— 练习任务 —
[1] 根据这篇R语言笔记,导入数据后显示有多少行数据、多少个变量?
[2] 照原样抄写这篇R语言笔记中从“# 该数据集中的变量名”到“install.packages('ggplot2')”的这一段。

— 文本节选 —
- 3. 伪Facebook用户数据
- 4. 练习:用户生日直方图
- 8. 练习:分面
- 11. 练习:好友数量
- 12. 限制轴
- 14. 调整组距
- 15. 忽略NA观测值
- 16. 按性别划分的统计学(by())
- 17. 使用时长
- 19. 练习:用户年龄
- 22. 转换数据
- 23. 添加定标层
- 24. 频率多边形
- 25. 练习:网页端上的“点赞”数
- 26. 箱线图
- 27. 练习:箱线图、四分位数和友谊
- 28. 练习:符合逻辑
3. 伪Facebook用户数据
> getwd()
[1] "C:/Users/utane/Documents"
> setwd("C:/Users/utane/OneDrive/udacity/23-R")
> getwd()
[1] "C:/Users/utane/OneDrive/udacity/23-R"
# 列出当前目录下的文件名
> list.files()
[1] "lesson3_student.nb.html" "lesson3_student.rmd" "pseudo_facebook.tsv"
# 导入数据后,显示有99003行数据,15个变量
> pf <- read.csv("pseudo_facebook.tsv",sep='\t')
# 该数据集中的变量名
> names(pf)
[1] "userid" "age" "dob_day" "dob_year"
[5] "dob_month" "gender" "tenure" "friend_count"
[9] "friendships_initiated" "likes" "likes_received" "mobile_likes"
[13] "mobile_likes_received" "www_likes" "www_likes_received"
4. 练习:用户生日直方图
更多关于直方图的参考 如何读懂直方图并在 R 中进行使用
# 安装并加载图形库
install.packages('ggplot2')
library(ggplot2)
ggplot(aes(x = dob_day), data = pf) +
geom_histogram(binwidth = 1) +
scale_x_continuous(breaks = 1:31)
显示图形如下:
8. 练习:分面
通过下面的代码,可以实现通过月份分面:
ggplot(aes(x = dob_day), data = pf) +
geom_histogram(binwidth = 1) +
scale_x_continuous(breaks = 1:31) + facet_wrap(~dob_month,ncol = 3)
facet_wrap
和facet_grid
用于切面
关于Facets更多介绍,可以参考Facets (ggplot2)
11. 练习:好友数量
> pf <- read.csv("pseudo_facebook.tsv",sep='\t')
> names(pf)
[1] "userid" "age" "dob_day" "dob_year"
[5] "dob_month" "gender" "tenure" "friend_count"
[9] "friendships_initiated" "likes" "likes_received" "mobile_likes"
[13] "mobile_likes_received" "www_likes" "www_likes_received"
> ggplot(aes(x = friend_count), data = pf) +
+ geom_histogram(binwidth = 1)
这种数据叫做long tail data,长尾数据,即有某个非常大的值,我们要研究的是大部分1000人以下好友的用户,所以要对其进行限制。
12. 限制轴
上面出现了一个5000的值,导致1000以下的图形看不清楚,需要对X轴的值进行限制:
> ggplot(aes(x = friend_count), data = pf) +
+ geom_histogram() +
+ scale_x_continuous(limits = c(0, 1000))
14. 调整组距
上面的图形以125为组距,不是很容易看清差异,通过调整组距能更好反应数据变化。
# 添加组距,即0到1000,以50为步长
> ggplot(aes(x = friend_count), data = pf) +
+ geom_histogram() +
+ scale_x_continuous(limits = c(0, 1000), breaks = seq(0, 1000, 50))

(带说明文字的网页图片数据)
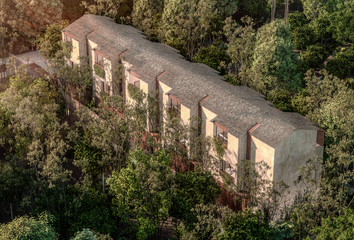 Casa en  La Veleta, Tulum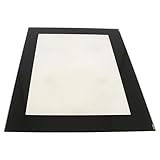 Cristal interior 525 x 415 mm 20000669 para horno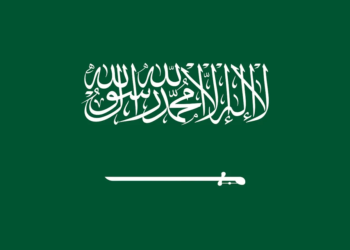 Saudi Arabia shuts down pipeline as Houthis seize island, opening new front in Iran war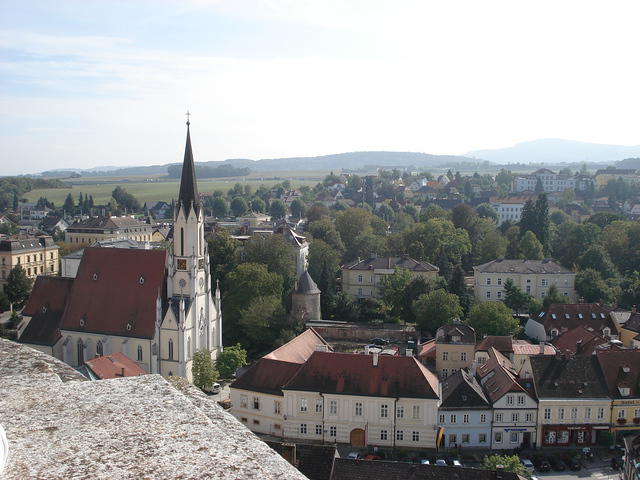 Melk Abbey 015.jpg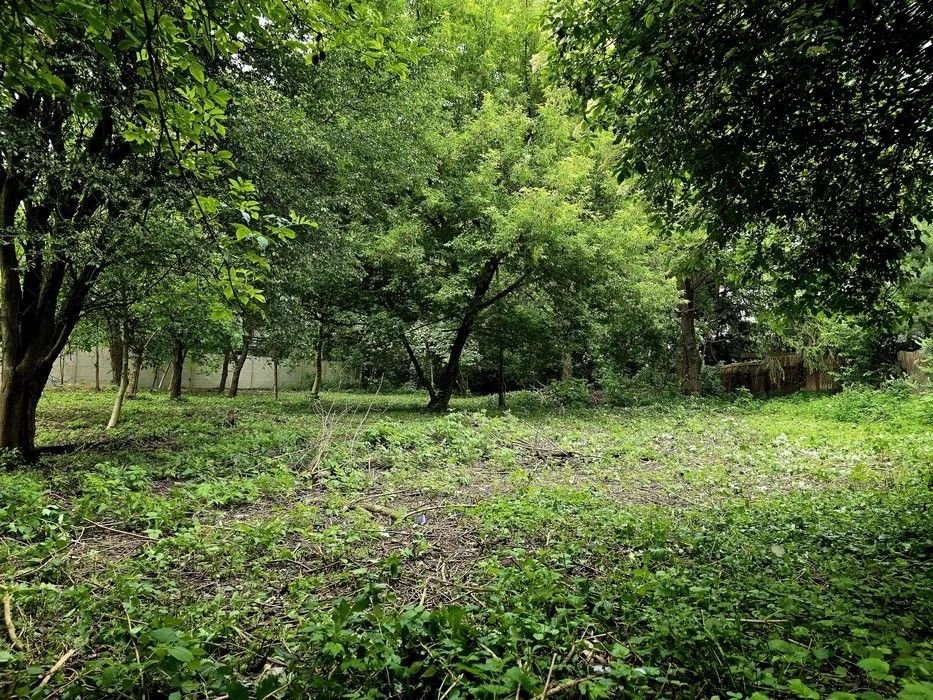 Działka budowlana Radomsko, ul. Parkowa. Zdjęcie 6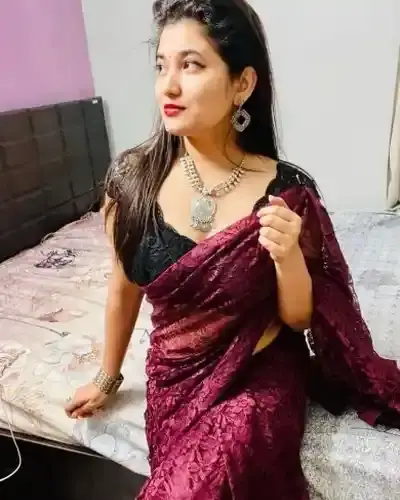 Narmadapuram Call Girl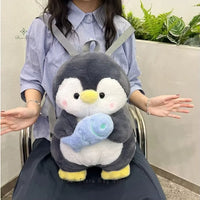 Penguin L 15.7in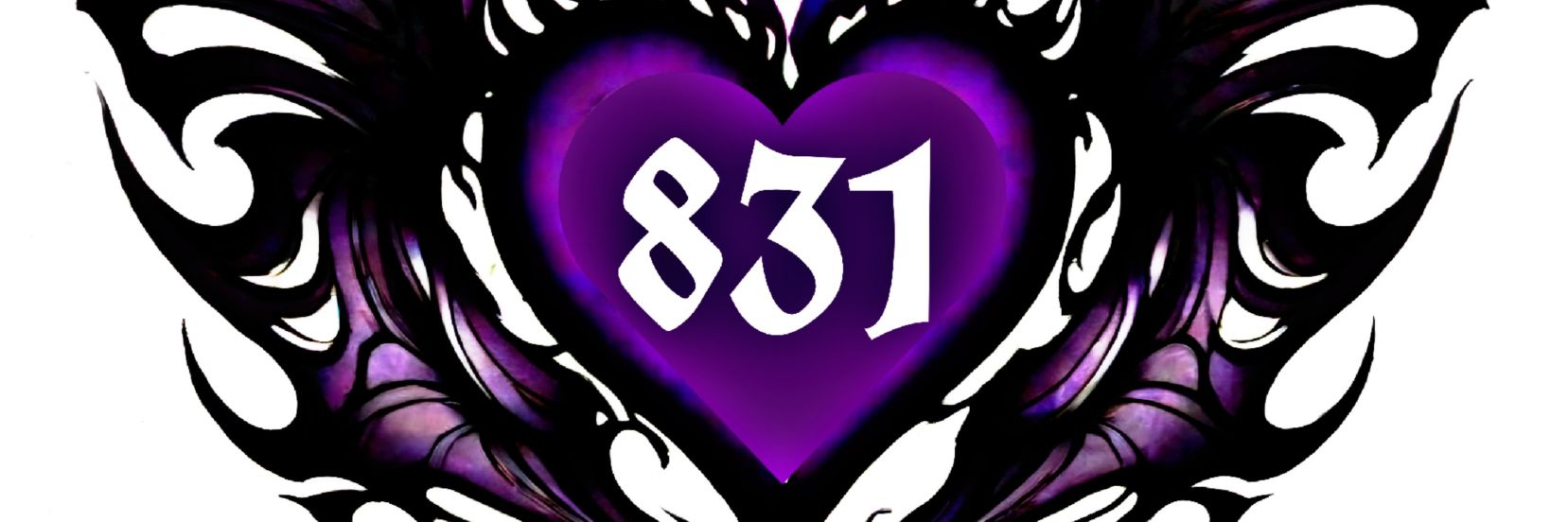 OmegaDaGod123's profile banner image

— 各题答案 —
[1] 99003行数据,15个变量。

[2]
# 该数据集中的变量名
> names(pf)
[1] "userid" "age" "dob_day" "dob_year"
[5] "dob_month" "gender" "tenure" "friend_count"
[9] "friendships_initiated" "likes" "likes_received" "mobile_likes"
[13] "mobile_likes_received" "www_likes" "www_likes_received"
4. 练习:用户生日直方图
更多关于直方图的参考 如何读懂直方图并在 R 中进行使用
# 安装并加载图形库
install.packages('ggplot2')